Lowell Dittmer, a political science professor at UC Berkeley, said the vice consul in charge of administration is the highest-ranking official to have left the consulate.
"It bespeaks the great pessimism they must feel about the future that they don't see much of a light at the end of the tunnel," Dittmer said.
"We are aware of where they are, but they did not leave at our instigation," said Dr. Rolland Lowe, a Chinatown surgeon and chairman of the Foundation for Chinese Democracy. "Once they leave of their own free will, there are people within our organization who as a human gesture try to help them out."

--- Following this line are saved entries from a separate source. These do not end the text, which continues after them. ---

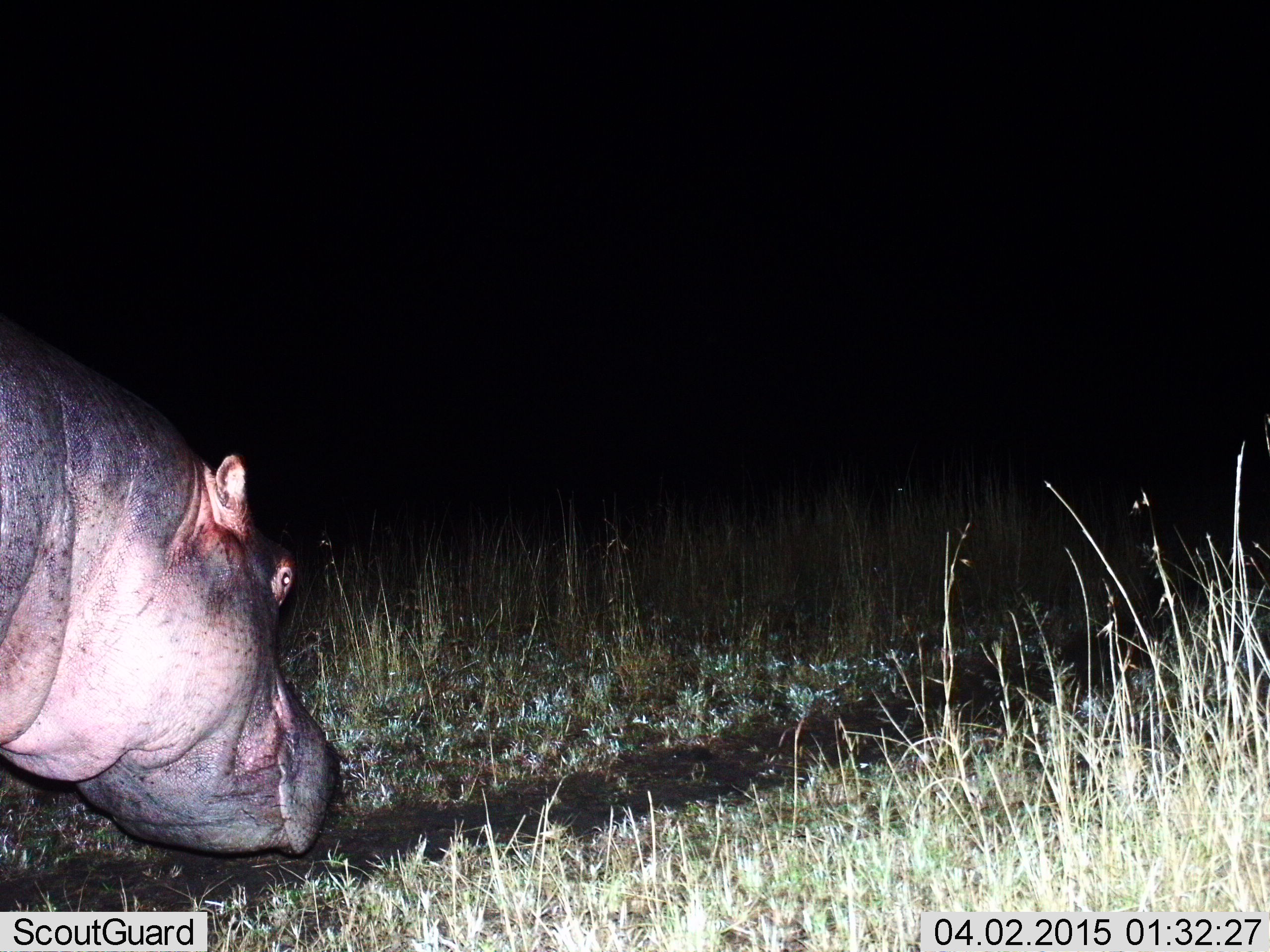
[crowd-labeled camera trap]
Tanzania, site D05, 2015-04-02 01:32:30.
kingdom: Animalia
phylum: Chordata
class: Mammalia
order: Artiodactyla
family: Hippopotamidae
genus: Hippopotamus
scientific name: Hippopotamus amphibius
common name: hippopotamus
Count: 1.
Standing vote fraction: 40%.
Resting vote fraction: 0%.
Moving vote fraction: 60%.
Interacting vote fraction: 0%.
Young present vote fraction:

Lowe was among three local Chinese-American leaders who met with San Francisco Mayor Art Agnos on Monday and urged him to deliver a tough message to the visiting Chinese on human rights violations in China.
"We do not want to give China the message that one year after Tian An Men Square, we have forgotten and we're back to business as usual," Lowe said.
In visiting San Francisco, the delegation has come to a city that suspended sister-city ties with Shanghai after the crackdown. Agnos was listed as the host of a reception for the group Tuesday night but did not plan on attending, a spokesman said.
Agnos planned to meet the mayor of Shanghai today, however, to "express his strong concerns about ongoing human rights violations in China," spokesman Scott Shafer said.
"The mayor will extend a courteous and respective welcome. But he has no intention of sweeping human rights concerns under the rug," Shafer said. "His conversations with the mayors will be frank and candid."